● Task brief: Could you write out every one of the records below, word for word?

start Record extracts

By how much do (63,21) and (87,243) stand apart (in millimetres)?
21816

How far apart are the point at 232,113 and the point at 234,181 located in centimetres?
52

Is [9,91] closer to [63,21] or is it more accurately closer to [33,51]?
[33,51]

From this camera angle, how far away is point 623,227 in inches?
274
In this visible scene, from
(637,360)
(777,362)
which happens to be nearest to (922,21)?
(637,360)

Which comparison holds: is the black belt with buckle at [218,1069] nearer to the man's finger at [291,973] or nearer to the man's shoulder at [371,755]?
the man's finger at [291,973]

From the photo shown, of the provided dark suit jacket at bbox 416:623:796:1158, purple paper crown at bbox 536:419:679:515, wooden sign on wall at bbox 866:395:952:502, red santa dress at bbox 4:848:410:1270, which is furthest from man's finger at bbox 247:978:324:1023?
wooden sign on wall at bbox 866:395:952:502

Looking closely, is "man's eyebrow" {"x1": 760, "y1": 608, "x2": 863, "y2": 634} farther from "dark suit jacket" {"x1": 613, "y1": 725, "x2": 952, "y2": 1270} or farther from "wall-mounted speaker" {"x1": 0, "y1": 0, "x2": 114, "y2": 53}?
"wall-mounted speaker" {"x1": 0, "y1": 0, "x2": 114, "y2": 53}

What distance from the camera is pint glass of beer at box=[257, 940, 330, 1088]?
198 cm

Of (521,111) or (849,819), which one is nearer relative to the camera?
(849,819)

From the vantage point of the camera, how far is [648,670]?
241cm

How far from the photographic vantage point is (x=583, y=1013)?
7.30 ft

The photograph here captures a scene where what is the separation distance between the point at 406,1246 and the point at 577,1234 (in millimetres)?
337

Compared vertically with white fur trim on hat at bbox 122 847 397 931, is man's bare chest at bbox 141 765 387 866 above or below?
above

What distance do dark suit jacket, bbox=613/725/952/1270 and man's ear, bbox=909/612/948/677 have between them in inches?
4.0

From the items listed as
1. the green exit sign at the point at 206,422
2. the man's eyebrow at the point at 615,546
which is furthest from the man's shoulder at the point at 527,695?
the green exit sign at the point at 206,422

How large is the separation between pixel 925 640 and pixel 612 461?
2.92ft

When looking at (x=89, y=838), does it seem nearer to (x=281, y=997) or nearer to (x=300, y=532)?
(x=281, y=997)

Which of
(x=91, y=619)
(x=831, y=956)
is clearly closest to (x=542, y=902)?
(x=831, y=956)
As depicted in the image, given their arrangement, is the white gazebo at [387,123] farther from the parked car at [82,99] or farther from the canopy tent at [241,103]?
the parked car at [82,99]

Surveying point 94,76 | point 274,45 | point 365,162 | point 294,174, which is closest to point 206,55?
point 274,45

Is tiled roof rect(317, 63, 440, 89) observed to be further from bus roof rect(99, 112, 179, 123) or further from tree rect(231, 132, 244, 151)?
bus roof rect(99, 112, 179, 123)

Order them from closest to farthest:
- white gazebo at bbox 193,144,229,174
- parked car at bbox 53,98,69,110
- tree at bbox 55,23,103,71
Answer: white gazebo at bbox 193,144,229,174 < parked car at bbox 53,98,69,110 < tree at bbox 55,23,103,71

end Record extracts

● The answer:
By how much do (63,21) and (87,243) stand apart (in millimetres)?
21816

How far apart are the point at 232,113 and the point at 234,181 located in centimetres?
52

Is [9,91] closer to [63,21] or is it more accurately closer to [33,51]?
[33,51]

From this camera angle, how far away is point 623,227 in inches?
274
In this visible scene, from
(637,360)
(777,362)
which happens to be nearest to (922,21)?
(637,360)

Which comparison holds: is the black belt with buckle at [218,1069] nearer to the man's finger at [291,973] or nearer to the man's shoulder at [371,755]?
the man's finger at [291,973]

From the photo shown, of the provided dark suit jacket at bbox 416:623:796:1158, purple paper crown at bbox 536:419:679:515, wooden sign on wall at bbox 866:395:952:502, red santa dress at bbox 4:848:410:1270, which is furthest from man's finger at bbox 247:978:324:1023?
wooden sign on wall at bbox 866:395:952:502

Looking closely, is "man's eyebrow" {"x1": 760, "y1": 608, "x2": 863, "y2": 634} farther from "dark suit jacket" {"x1": 613, "y1": 725, "x2": 952, "y2": 1270} or farther from "wall-mounted speaker" {"x1": 0, "y1": 0, "x2": 114, "y2": 53}?
"wall-mounted speaker" {"x1": 0, "y1": 0, "x2": 114, "y2": 53}

What distance from the camera is pint glass of beer at box=[257, 940, 330, 1088]?
198 cm

Of (521,111) or (849,819), which one is nearer relative to the camera?
(849,819)

From the vantage point of the camera, how far is [648,670]?
241cm

How far from the photographic vantage point is (x=583, y=1013)?
7.30 ft

The photograph here captures a scene where what is the separation distance between the point at 406,1246 and the point at 577,1234 (in millimetres)?
337

Compared vertically with white fur trim on hat at bbox 122 847 397 931, is man's bare chest at bbox 141 765 387 866 above or below?
above

What distance do dark suit jacket, bbox=613/725/952/1270 and man's ear, bbox=909/612/948/677 have between them in inches?
4.0

From the items listed as
1. the green exit sign at the point at 206,422
2. the man's eyebrow at the point at 615,546
which is furthest from the man's shoulder at the point at 527,695?
the green exit sign at the point at 206,422

How large is the separation between pixel 925 640 and pixel 612 461?
2.92ft

When looking at (x=89, y=838), does it seem nearer to (x=281, y=997) or nearer to (x=300, y=532)?
(x=281, y=997)

Which of
(x=91, y=619)
(x=831, y=956)
is clearly closest to (x=542, y=902)?
(x=831, y=956)
As depicted in the image, given their arrangement, is the white gazebo at [387,123] farther from the parked car at [82,99] or farther from the canopy tent at [241,103]?
the parked car at [82,99]

Surveying point 94,76 | point 274,45 | point 365,162 | point 294,174, which is closest to point 206,55?
point 274,45

Is tiled roof rect(317, 63, 440, 89) observed to be further from bus roof rect(99, 112, 179, 123) or further from tree rect(231, 132, 244, 151)?
bus roof rect(99, 112, 179, 123)

Order them from closest to farthest:
- white gazebo at bbox 193,144,229,174
- parked car at bbox 53,98,69,110
- tree at bbox 55,23,103,71
Answer: white gazebo at bbox 193,144,229,174 < parked car at bbox 53,98,69,110 < tree at bbox 55,23,103,71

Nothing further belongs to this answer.